Of all the pieces on this disc, though, De natura sonoris I is likely to be the one I will return to most often. It really epitomizes what Penderecki was attempting to achieve in the Sixties with its shrieking high strings, volleys of percussion, and siren-like glissandos. It even includes a section that contains elements of jazz. All of this in fewer than nine minutes! More ambitious is the Partita, scored for harpsichord, electric guitar, bass guitar, harp, double bass, and orchestra. It is the longest work on the disc and one that I haven’t quite come to terms with. It contains much that is interesting, including the sonority of the electric guitars and some string pizzicati that closely resemble what Ligeti was doing a couple of years earlier in his String Quartet No. 2 (1968) and Chamber Concerto (1969-70). I’m not sure how well it holds together, but I will certainly give it another try. The earliest piece on the disc is Anaklasis that Penderecki composed in 1960, the same year as the Threnody. Whitehouse states it caused a sensation that year at the Donaueschingen Festival where it was premiered. In addition to the strings, as used in the Threnody, this work features percussion and they do have a field day when they take over from the strings. While undoubtedly well written, though, Anaklasis does not leave the same powerful impression as the Threnody.
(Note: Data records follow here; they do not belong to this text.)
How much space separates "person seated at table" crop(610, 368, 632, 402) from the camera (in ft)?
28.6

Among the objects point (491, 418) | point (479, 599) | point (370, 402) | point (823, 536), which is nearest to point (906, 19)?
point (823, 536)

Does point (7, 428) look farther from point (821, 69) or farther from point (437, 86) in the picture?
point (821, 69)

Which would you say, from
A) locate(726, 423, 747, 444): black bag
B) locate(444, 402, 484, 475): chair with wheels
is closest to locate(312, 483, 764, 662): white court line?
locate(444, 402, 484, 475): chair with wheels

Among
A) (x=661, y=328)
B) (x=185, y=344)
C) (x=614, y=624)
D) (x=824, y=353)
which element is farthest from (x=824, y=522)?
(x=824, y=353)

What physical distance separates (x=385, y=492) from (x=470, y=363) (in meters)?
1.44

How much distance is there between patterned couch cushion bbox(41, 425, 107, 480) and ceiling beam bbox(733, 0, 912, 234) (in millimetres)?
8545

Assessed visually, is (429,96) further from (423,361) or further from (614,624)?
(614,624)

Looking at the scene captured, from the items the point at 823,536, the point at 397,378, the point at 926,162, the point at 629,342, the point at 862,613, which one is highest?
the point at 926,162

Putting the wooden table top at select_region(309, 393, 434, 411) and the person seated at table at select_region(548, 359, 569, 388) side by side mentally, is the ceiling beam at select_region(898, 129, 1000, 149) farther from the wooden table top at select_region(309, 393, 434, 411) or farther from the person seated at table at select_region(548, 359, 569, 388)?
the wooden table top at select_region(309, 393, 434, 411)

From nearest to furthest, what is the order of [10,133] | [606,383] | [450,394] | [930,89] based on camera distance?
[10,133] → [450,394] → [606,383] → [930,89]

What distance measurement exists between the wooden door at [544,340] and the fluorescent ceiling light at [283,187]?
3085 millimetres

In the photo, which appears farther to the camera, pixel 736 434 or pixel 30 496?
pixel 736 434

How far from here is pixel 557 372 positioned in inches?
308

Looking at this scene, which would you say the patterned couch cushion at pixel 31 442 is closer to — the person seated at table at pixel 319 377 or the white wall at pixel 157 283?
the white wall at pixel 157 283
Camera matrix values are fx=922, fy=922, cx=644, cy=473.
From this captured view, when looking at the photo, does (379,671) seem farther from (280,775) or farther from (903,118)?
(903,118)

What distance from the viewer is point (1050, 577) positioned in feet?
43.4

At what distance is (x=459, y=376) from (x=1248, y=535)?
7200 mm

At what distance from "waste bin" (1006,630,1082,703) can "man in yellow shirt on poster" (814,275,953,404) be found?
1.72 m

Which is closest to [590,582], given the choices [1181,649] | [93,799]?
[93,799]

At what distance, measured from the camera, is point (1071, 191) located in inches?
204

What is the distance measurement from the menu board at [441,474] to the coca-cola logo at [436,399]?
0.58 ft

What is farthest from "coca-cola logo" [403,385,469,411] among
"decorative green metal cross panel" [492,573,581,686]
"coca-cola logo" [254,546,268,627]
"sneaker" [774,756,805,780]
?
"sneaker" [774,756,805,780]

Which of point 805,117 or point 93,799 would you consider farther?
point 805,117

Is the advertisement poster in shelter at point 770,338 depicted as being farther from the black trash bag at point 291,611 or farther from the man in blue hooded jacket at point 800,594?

Having listened to all these works several times through, I am left with one basic thought: I find something new in all the earlier pieces every time I hear them, while the Horn Concerto basically told me everything the first time round. That said, it is a fine addition to the rather limited horn concerto repertoire and deserves continued exposure. The other works, however, demand attention and should be included more frequently on concert programs. I urge you to hear them especially as well played and recorded as they are here. Antoni Wit continues to astonish with the breadth of his repertoire and here he is on home turf.
Leslie Wright 

Wit continues his Penderecki cycle with groundbreaking works and the more recent Horn Concerto.